*** PROVIDED PASSAGE

2018-10-16
昨日阅读1小时,累计阅读428小时
Continue to read book "The 7 habits of highly effective people : powerful lessons in personal change " by Stephen R. Covey
Essentially, this book is a kind of cognitive therapy. Cognitive therapy is a mode of therapy whose sole aim is to get a person to improve his or her stinkin' thinkin'. Any person can do that with a little reorientation regarding what's important to them, especially as these personal values turn into a real action plan. In other words, the aim is to get a person to discover what he or she values the most and then after landing on that then put those values into action in daily life, constantly renewing what was committed to. I'll state this a bit more concretely in a moment, but first let's see what Covey's actual recommendations are.
The first point is that you have the choice to how you would like to respond to any event. You can choose to be angry, choose to be sad, choose to be happy, puzzled, etc., but the ultimate realization here is that between that moment when an external event occurs and your response to that external event, you can choose to respond any way you want. Now, it's true, our default settings are sometimes overwhelming, and sometimes naturally we all feel like we can't choose how to respond to a situation because a feeling overwhelms us. But any time before you find yourselves beginning to act out one of these default responses, ask yourself if this is the only way you can respond to it and if it is the best way.

******
*** RECORD EXCERPTS

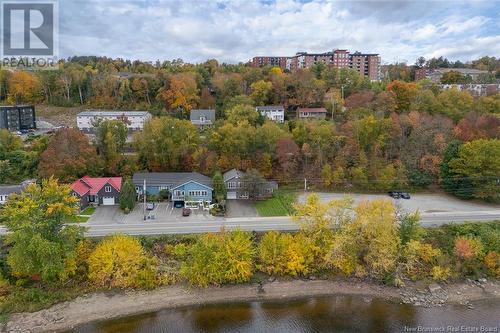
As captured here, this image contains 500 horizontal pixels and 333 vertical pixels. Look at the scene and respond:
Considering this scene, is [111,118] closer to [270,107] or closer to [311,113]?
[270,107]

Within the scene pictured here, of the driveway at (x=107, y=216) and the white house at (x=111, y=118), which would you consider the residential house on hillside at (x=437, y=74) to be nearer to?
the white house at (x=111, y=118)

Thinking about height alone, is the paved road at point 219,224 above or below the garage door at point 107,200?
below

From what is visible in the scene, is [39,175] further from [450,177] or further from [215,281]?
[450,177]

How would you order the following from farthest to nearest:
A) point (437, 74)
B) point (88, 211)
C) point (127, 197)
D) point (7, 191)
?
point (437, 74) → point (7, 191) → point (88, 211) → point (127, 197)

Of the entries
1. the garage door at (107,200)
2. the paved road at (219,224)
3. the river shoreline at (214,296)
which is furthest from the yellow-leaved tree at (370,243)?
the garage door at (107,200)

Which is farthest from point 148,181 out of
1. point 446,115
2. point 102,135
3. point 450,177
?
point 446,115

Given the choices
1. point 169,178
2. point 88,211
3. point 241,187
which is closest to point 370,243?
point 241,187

******
*** RECORD EXCERPTS

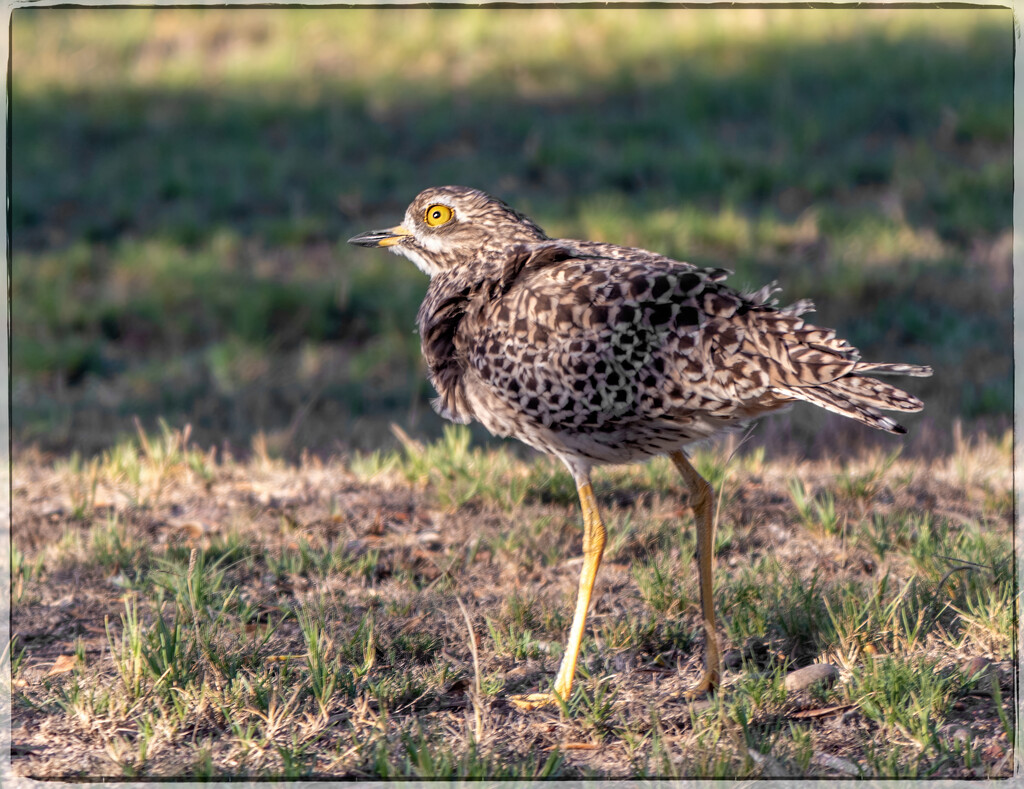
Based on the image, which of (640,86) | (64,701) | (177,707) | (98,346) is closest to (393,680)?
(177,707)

******

According to the reading note on Covey's book, what kind of therapy is the book essentially?

A kind of cognitive therapy.